In general, the 1994 movie does focus a little too much on Jo’s romantic relationships, to the detriment of additional character development for characters like Meg and Amy. It’s totally fine to center the story on Jo, the inarguable main protagonist of Little Women, but we lose some of her most incisive observations on womanhood and the writing process in order to spend more time watching her and Professor Bhaer (Gabriel Byrne) make out backstage at the opera. It’s a slightly odd choice to make when trying to tell a story about how women are strong and creative in their own right.

This version of Little Women’s stabs at updating the story for 1994 are at times a little obvious, but good-natured. Some moments feel anachronistic in their embrace of “Girl Power”; it doesn’t entirely fit to have Marmee (Susan Sarandon) lecture John Brook about the evils of corsets, and I felt mortified right along with poor Meg when she did. 

However, the choice to weave more details of the real Alcott family’s life into the Marches’ story is such a fantastic one that other adaptations of the story have since repeated the trick. Captain March (Matthew Walker) never admits a black child to his all-white school in the book, as in this film—but that’s something Louisa May Alcott’s real father, Bronson, actually did do. Fitting more of the Alcotts’ progressive politics into the world of Little Women fleshes out the characters by giving us a better sense of their beliefs, and adds needed historical texture. 

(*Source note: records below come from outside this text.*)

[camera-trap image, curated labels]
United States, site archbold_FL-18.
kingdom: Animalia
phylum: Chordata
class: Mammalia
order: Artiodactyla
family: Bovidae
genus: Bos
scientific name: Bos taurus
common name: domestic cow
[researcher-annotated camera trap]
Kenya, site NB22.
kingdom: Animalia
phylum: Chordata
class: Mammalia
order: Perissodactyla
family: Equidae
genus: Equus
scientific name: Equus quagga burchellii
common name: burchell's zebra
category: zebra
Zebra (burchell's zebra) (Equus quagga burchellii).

By the time Beth, the timid middle sister, slips into the illness that will eventually end her life, all of the film’s gears are working together beautifully to deliver maximum emotional impact. The simple, warmly-lit room where the family gathers around her is very familiar to us. The musical score begins calling us back to happier times when Beth got sick but miraculously recovered. Danes and Ryder turn in some of their best scenes in the film (and some of my favorite moments of their respective careers) during this sequence. 

While other versions of Little Women portray Beth as a supernaturally good being, almost more on par with the divine than the human, Danes reminds us that she is a young woman who is understandably scared to die. “I think I would be homesick for you even in heaven,” Beth sobs weakly, and the audience weeps along with her. After her death, moments that could be maudlin or cheesy in under other circumstances, such as housekeeper Hannah (Florence Patterson) scattering rose petals over Beth’s well-loved dolls, are effective because they’re grounded in the reality of a home and a family we feel we know intimately. 

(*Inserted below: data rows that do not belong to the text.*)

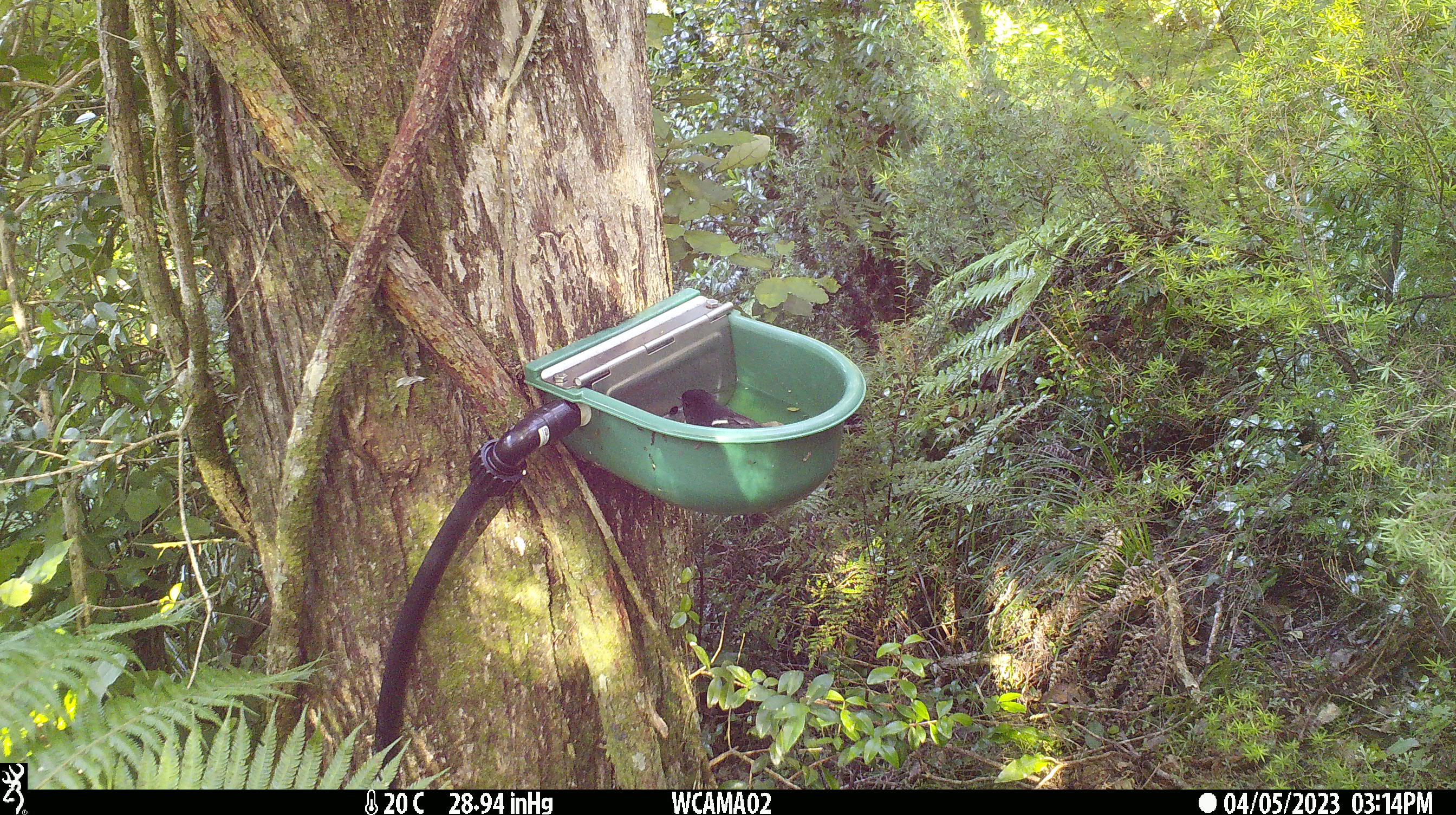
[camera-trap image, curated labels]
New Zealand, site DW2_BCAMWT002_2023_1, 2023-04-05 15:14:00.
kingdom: Animalia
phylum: Chordata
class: Aves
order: Passeriformes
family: Petroicidae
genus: Petroica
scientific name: Petroica macrocephala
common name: tomtit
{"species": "tomtit (Petroica macrocephala)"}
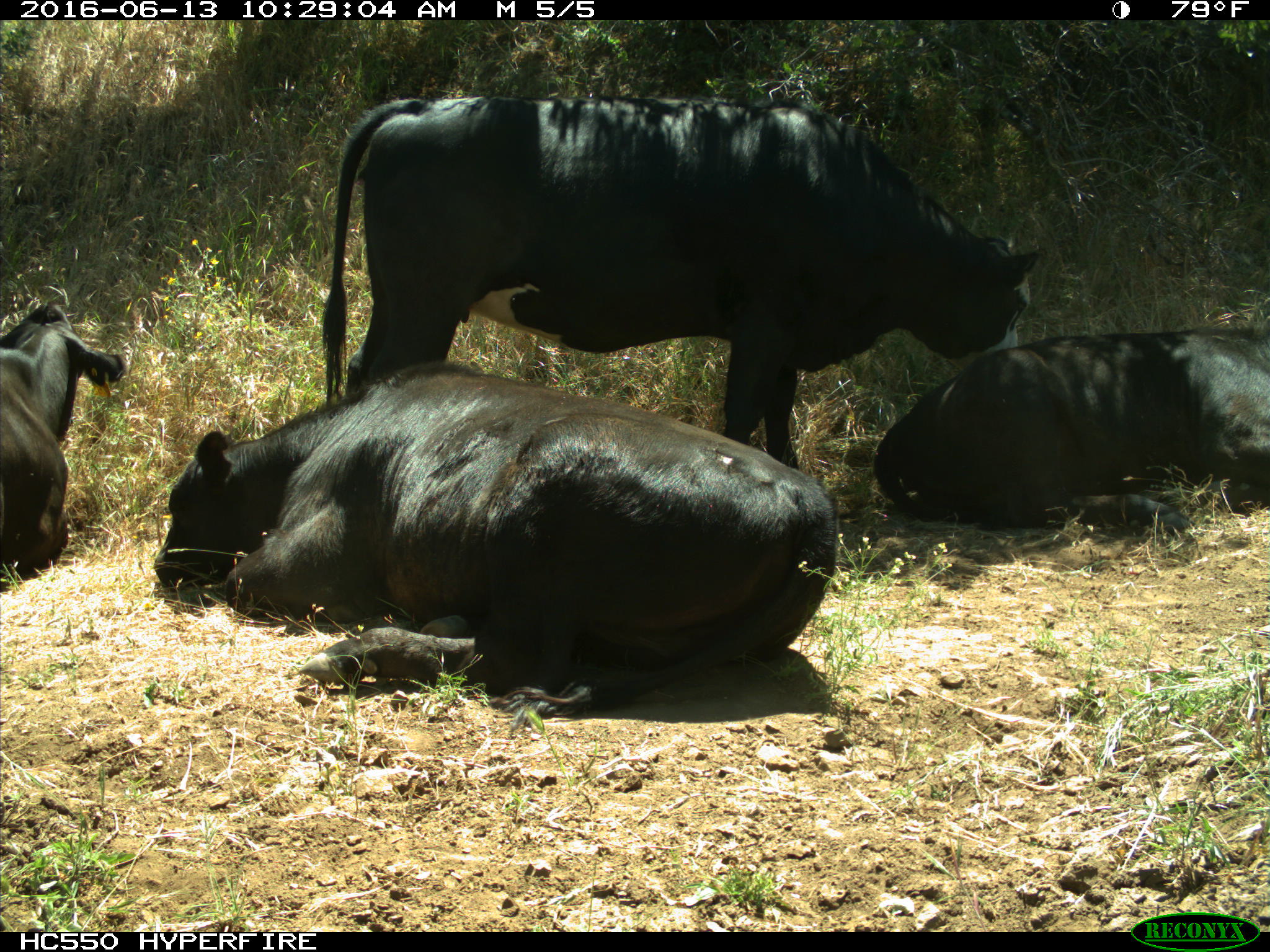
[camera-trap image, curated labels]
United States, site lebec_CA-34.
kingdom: Animalia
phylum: Chordata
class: Mammalia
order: Artiodactyla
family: Bovidae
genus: Bos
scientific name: Bos taurus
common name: domestic cow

But what’s Christmas without a soupçon of melancholy? Would we cherish those scenes of the girls rehearsing plays and snuggling in bed together so much if we didn’t know their time together was coming to an end? It’s hard to say. Most siblings are parted, eventually, if only by geography. Even if Beth had lived, she would have grown up like the other girls, and it wouldn’t have stopped the Marches from choosing four separate paths. 

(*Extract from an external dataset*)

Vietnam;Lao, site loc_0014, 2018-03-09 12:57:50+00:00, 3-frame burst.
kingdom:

Maybe that’s part of what makes Little Women such a perfectly Christmassy movie for me. More than the sumptuous holiday imagery and festive music that makes it a fun film to watch, it’s a bittersweet reminder to cherish our time together. 

I hope the 1994 Little Women’s devoted fanbase will make some space in their hearts for the new Greta Gerwig film. I’m certainly rooting for any version of this kind-hearted story to succeed. While Armstrong’s take on the book may not have been absolutely perfect, I know I’ll always remember it fondly for introducing many new fans to Little Women. Though it focuses slightly too much on its protagonist’s love interests, it’s still a compassionate tale of young women finding ways to be happy and help others in a world dominated by men.  We need more movies like it—at Christmas, and all the time.